Il Cardinale Amato ha segnalato che i fedeli hanno esercitato non una “pressione”, quanto un “accompagnamento”.
“Il sensum fidelium è quello che noi chiamiamo, in termine tecnico, la fama di santità e di segni, che è indispensabile per una causa”. “’Santo subito’ è una cosa buona, ma deve essere ‘santo sicuro’, perché la fretta non porta buoni frutti”.
Per il Cardinale, il fatto che sia la prima volta che un Pontefice beatifica un suo predecessore negli ultimi dieci secoli è un segno “di continuità, non solo nel magistero, ma anche nella santificazione personale”.
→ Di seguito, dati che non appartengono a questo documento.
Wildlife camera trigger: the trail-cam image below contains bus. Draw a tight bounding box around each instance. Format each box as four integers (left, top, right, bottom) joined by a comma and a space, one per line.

“Del resto, in questi ultimi due secoli abbiamo una serie di vescovi di Roma dei quali è stata riconosciuta la santità, sia pure in gradi diversi: Pio X, Pio XII, Giovanni XXIII, Paolo VI, Giovanni Paolo I – ha riconosciuto –. Pontefici che si sono passati il testimone non solo del magistero e della guida della Chiesa, ma anche dell’esempio nella santificazione”.
Interpellato su un ricordo personale di Giovanni Paolo II, il Cardinale Amato ha affermato che aveva “un grande senso dell’amicizia, del rispetto”.
“Mi ha scelto come segretario della Congregazione per la Dottrina della Fede. Sono stato ordinato Vescovo da lui il 6 gennaio 2003: eravamo in dodici, gli ultimi a ricevere da Papa Wojtyła l’ordinazione episcopale. Lo incontravo ogni mese, da segretario della Dottrina della Fede, sollecitato dall’allora Cardinale Ratzinger, che era il mio diretto superiore. E Giovanni Paolo II ascoltava a lungo, ascoltava sempre”.
“La cosa che più mi colpiva era la sua capacità di ascolto. Noi parlavamo, lui ascoltava. E solo dopo, quando ci rivedevamo a pranzo, faceva le sue osservazioni – ha concluso il porporato –. Era evidente la sua volontà di capire a fondo”.